Since then, Kashmir has remained divided along the ceasefire line - with brother on one side, sister on the other side, mother on one side, son on the other and in some cases, the husband on one side and the wife on the other.
The ceasefire agreement came to be known as the Line of Control after the 1972 Simla agreement which was signed after the third Indo-Pakistan war.
Lt. Col. Haider said the LOC extended in a curvy way over rugged terrain near Jammu through the Kargil area and across the Siachen Glacier up to the Himalayas near China's Sinkiang province.

The officer said the LOC, supervised by the United Nations Military Observer Group in India and Pakistan (UNMOGIP), was not clearly marked and the people of Azad Kashmir did not accept the validity of the line. After he answered our questions regarding cross-border activities and confidence-building measures, we were taken to the LOC.

The mountainous jungle terrain extends on both sides of the main LOC point, It was patently clear that policing the LOC was a difficult task even for a superpower Army. With no clear demarcations and the terrain being nearly inaccessible, it seemed to me that the LOC which ran up and down mountains - with the altitude varying from 10,000 to 22,000 feet - was more a concept than a well-defined unofficial border.

Border is a taboo political word as far as Kashmir is concerned, because both India and Pakistan stake a claim to the whole of Kashmir. Pakistan demands that India should allow a UN supervised plebiscite in Kashmir for the people of Kashmir to decide on its fate in terms of two UN resolutions. But New Delhi insists that the whole of Kashmir belongs to India and there could be no compromise.

We saw a bridge over a small valley, connecting the two Kashmirs on the Muzaffarabad-Srinagar Road. The bridge made news in April this year, when, for the first time in 58 years, bus services were started between the two Kashmirs.

Kashmiris carrying entry permits - no visas were issued - were brought in buses from Srinagar and Muzaffarabad up to this bridge, where they changed buses after crossing the bridge. The buses did not cross the bridge. On Wednesday, the ninth such bus service brought and took people from both sides.

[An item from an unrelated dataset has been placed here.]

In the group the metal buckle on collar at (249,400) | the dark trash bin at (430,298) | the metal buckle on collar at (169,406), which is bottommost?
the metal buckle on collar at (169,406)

"We called it the monkey bridge," Lt. Col. Haider said. I asked him why.
He said that after the two countries agreed to start the bus service, the task of renovating the old bridge that had remained unused for 58 years was given to the Indians who painted it in the tri-colours of the Indian flag - saffron, white and light green. When the Pakistanis protested, the Indians suggested that the one half of the bridge be painted in the Indian colours and Pakistanis paint the other half dark green and white. The Pakistanis scoffed at the idea saying the bridge would look like a monkey bridge. Eventually, the two countries agreed to paint the bridge white.

The bridge now allows only people of Kashmir to move from one side to the other after they are thoroughly screened.Pakistanis, Indians and foreigners cannot use the bus service. If you are a non-Kashmiri and want to travel from the point from where we were to where the Indian forward post is - some 200 metres away within waving distance - you probably have to take several road rides and at least two flights over three days to get there.

After a half-an-hour stay, we left the Pakistani military post, pitying the people on both sides. They speak one language and are one people, but politics has divided them for no offence of theirs.